Sa détermination a inspiré d'autres femmes de Yaxunah, un village indigène enclavé dans la jungle de l'Etat du Yucatan. C'est ainsi qu'est née leur équipe, les Amazones de Yaxunah.
L'histoire de cette équipe de softball féminin et de son combat contre le machisme est au coeur du documentaire "Las Amazonas de Yaxunah", qui sera projeté dimanche au Festival International du Cinéma Latino de Los Angeles.
C'est l'actrice mexicaine Yalitza Aparicio, nommée aux Oscars pour son rôle dans "Roma", qui fait la voix off.
"Mon mari nous disait +ce n'est pas bien que les femmes sortent jouer. Que vont dire les gens?+", raconte à l'AFP Enedina Canul. "Mais je lui ai dit que je m'en fichais".
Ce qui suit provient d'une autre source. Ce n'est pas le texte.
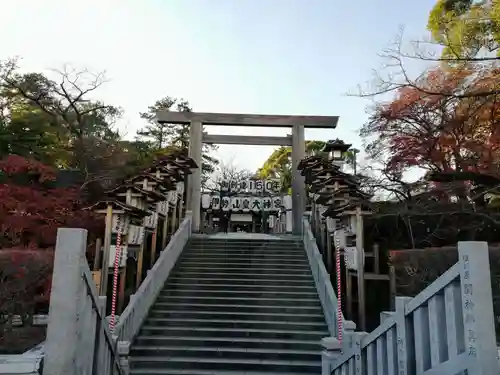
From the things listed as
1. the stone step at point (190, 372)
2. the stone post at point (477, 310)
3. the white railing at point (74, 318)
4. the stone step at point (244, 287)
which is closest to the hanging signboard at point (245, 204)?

Lorsqu'elle était petite, sa passion était le base-ball, mais une fois adolescente, elle arrête de jouer. Car selon la tradition, "la place des femmes est à la maison", dit cette mère de quatre enfants.
L'idée de reprendre lui vient lorsqu'un programme gouvernemental suggère que la petite communauté se mette à la zumba pour lutter contre l'obésité en 2017.
La proposition de former l'équipe est si controversée que certaines Amazones voient leur mariage se déliter. Mais Enedina Canul tient bon.
Dès que le moment de sortir jouer s'approchait, son mari lui demandait de faire la cuisine.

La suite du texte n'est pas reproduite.